* Aufgabe: Schreib den Textauszug über die Ereignisse in Rjasan unten vollständig und Wort für Wort ab.
====== Textauszug
Für zusätzliche Verwirrung sorgten die Ereignisse in der westrussischen Stadt Rjasan. Dort wurde vergangene Woche in einem zwölfgeschossigen Wohnhaus angeblich eine neuerliche Explosion vereitelt. FSB-Chef Nikolaj Patruschew gab am Freitag bekannt, in mehreren Städten seien Sprengstoffladungen zu «Übungszwecken» angebracht worden. Die Polizei in Rjasan habe schnell und zuverlässig reagiert und den Sprengsatz aufgespürt, in anderen Städten jedoch sei weniger gründlich gearbeitet worden. Ob es sich in Rjasan um eine Bombenattrappe oder um einen tatsächlichen Sprengsatz handelte, läßt sich aus den widersprüchlichen Berichten und Äußerungen nicht entnehmen. Jedenfalls sind solche «Übungen» bestens geeignet, eine autoritäre Mobilisierung der Bevölkerung zu erreichen und die — in normalen Zeiten angemessene — Passivität der Staatsbürger in «Wachsamkeit» umzuwandeln.
============
====== Angezeigte Daten
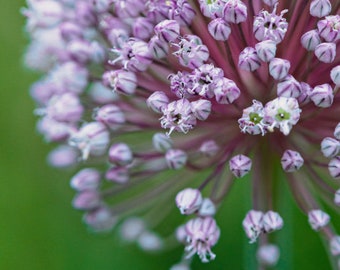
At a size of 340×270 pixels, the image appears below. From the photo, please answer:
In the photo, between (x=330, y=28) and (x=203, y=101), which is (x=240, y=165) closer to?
(x=203, y=101)

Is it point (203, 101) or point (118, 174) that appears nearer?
point (203, 101)

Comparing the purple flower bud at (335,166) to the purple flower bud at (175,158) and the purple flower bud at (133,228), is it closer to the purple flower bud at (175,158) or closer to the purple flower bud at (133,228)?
the purple flower bud at (175,158)

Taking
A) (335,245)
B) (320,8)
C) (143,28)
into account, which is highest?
(143,28)

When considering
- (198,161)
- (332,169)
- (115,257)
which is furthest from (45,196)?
(332,169)

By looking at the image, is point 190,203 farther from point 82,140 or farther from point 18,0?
point 18,0

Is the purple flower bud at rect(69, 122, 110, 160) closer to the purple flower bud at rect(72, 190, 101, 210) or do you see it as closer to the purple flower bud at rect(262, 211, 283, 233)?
the purple flower bud at rect(72, 190, 101, 210)

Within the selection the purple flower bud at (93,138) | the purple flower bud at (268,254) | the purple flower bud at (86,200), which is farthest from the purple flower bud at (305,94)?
the purple flower bud at (86,200)

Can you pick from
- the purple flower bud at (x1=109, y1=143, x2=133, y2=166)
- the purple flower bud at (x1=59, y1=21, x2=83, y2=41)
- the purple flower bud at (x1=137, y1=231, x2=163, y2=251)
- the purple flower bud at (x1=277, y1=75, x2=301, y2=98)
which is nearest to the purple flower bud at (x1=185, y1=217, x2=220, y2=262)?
the purple flower bud at (x1=109, y1=143, x2=133, y2=166)

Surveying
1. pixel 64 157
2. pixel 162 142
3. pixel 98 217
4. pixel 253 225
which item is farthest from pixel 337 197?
pixel 64 157
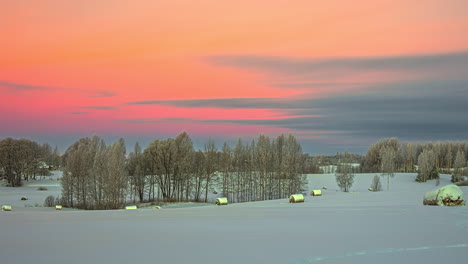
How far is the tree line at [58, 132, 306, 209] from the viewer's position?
4944 centimetres

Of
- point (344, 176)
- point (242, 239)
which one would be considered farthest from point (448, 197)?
point (344, 176)

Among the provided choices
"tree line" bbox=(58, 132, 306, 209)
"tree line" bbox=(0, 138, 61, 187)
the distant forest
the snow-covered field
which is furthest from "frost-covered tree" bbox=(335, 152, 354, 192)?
"tree line" bbox=(0, 138, 61, 187)

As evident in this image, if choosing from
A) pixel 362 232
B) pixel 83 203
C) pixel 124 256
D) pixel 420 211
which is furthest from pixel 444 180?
pixel 124 256

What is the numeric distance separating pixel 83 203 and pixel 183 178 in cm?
1465

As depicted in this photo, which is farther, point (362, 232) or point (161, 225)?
point (161, 225)

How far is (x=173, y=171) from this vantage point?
60.6 meters

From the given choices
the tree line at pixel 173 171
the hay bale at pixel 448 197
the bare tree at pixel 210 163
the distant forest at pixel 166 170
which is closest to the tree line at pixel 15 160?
the distant forest at pixel 166 170

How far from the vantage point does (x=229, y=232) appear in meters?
10.9

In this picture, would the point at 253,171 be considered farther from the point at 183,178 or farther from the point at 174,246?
the point at 174,246

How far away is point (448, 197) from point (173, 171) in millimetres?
46180

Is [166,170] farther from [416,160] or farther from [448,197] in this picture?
[416,160]

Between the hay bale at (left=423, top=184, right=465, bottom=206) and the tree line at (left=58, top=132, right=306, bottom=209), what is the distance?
3581cm

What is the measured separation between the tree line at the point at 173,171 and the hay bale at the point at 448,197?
1410 inches

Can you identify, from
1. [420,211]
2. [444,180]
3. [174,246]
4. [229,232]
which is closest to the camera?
============
* Antwort:
Für zusätzliche Verwirrung sorgten die Ereignisse in der westrussischen Stadt Rjasan. Dort wurde vergangene Woche in einem zwölfgeschossigen Wohnhaus angeblich eine neuerliche Explosion vereitelt. FSB-Chef Nikolaj Patruschew gab am Freitag bekannt, in mehreren Städten seien Sprengstoffladungen zu «Übungszwecken» angebracht worden. Die Polizei in Rjasan habe schnell und zuverlässig reagiert und den Sprengsatz aufgespürt, in anderen Städten jedoch sei weniger gründlich gearbeitet worden. Ob es sich in Rjasan um eine Bombenattrappe oder um einen tatsächlichen Sprengsatz handelte, läßt sich aus den widersprüchlichen Berichten und Äußerungen nicht entnehmen. Jedenfalls sind solche «Übungen» bestens geeignet, eine autoritäre Mobilisierung der Bevölkerung zu erreichen und die — in normalen Zeiten angemessene — Passivität der Staatsbürger in «Wachsamkeit» umzuwandeln.